COMPOSERS: JS Bach
LABELS: Decca
WORKS: French Overture, BWV 831; Aria variata alla maniera italiana, BWV 989; Concerto in D minor, BWV 974 (after Alessandro Marcello); Italian Concerto, BWV 971
PERFORMER: Vladimir Ashkenazy (piano)
CATALOGUE NO: 478 6773
That’s the thing about the dots on the page. When it comes to interpretation, they can never tell the full story. And certainly not when faced with decoding the elusive style that is the French Baroque. Little wonder then that while pianists have enthusiastically embraced Bach’s Italian Concerto, its sibling, the Gallic-style French Overture, has enjoyed fewer champions. Full marks then to Vladimir Ashkenazy in not ducking the challenge by recording Clavierübung II – the Italian Concerto and the French Overture – complete, and with the added bonus of the youthful Aria variata, and a Marcello concerto transcription.

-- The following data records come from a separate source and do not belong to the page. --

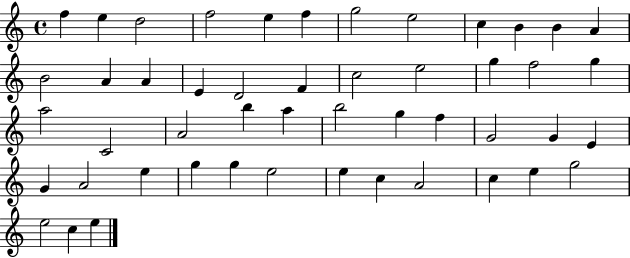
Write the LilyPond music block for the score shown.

{
  \clef treble
  \time 4/4
  \defaultTimeSignature
  \key c \major
  f''4 e''4 d''2 | f''2 e''4 f''4 | g''2 e''2 | c''4 b'4 b'4 a'4 | \break b'2 a'4 a'4 | e'4 d'2 f'4 | c''2 e''2 | g''4 f''2 g''4 | \break a''2 c'2 | a'2 b''4 a''4 | b''2 g''4 f''4 | g'2 g'4 e'4 | \break g'4 a'2 e''4 | g''4 g''4 e''2 | e''4 c''4 a'2 | c''4 e''4 g''2 | \break e''2 c''4 e''4 | \bar "|."
}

Bravery alone, alas, does not a successful French Overture make. The fluid flamboyance of the opening is reduced to something stiff and awkward as Ashkenazy grapples with the idiom, not helped by a ponderous tempo that shuns Bach’s two-in-a-bar time signature. Ornaments can be a little laboriously negotiated, and the observance of all repeats is a mixed blessing given his disinclination to embellish. He’s careful not to make an over-expressive meal of the Sarabande, and the spiky Gigue is pertly pointed, but the tongue-in-cheek Echo sounds as if played through gritted teeth. András Schiff’s EuroArts DVD makes a much more convincing case for BWV 831 on the piano.
The Italianate Bach suits Ashkenazy better with a carefully-wrought account of the Aria variata topped by a forthright Italian Concerto. Its Andante is despatched with limpid detachment before a romping Presto with the finishing line ever in its sights.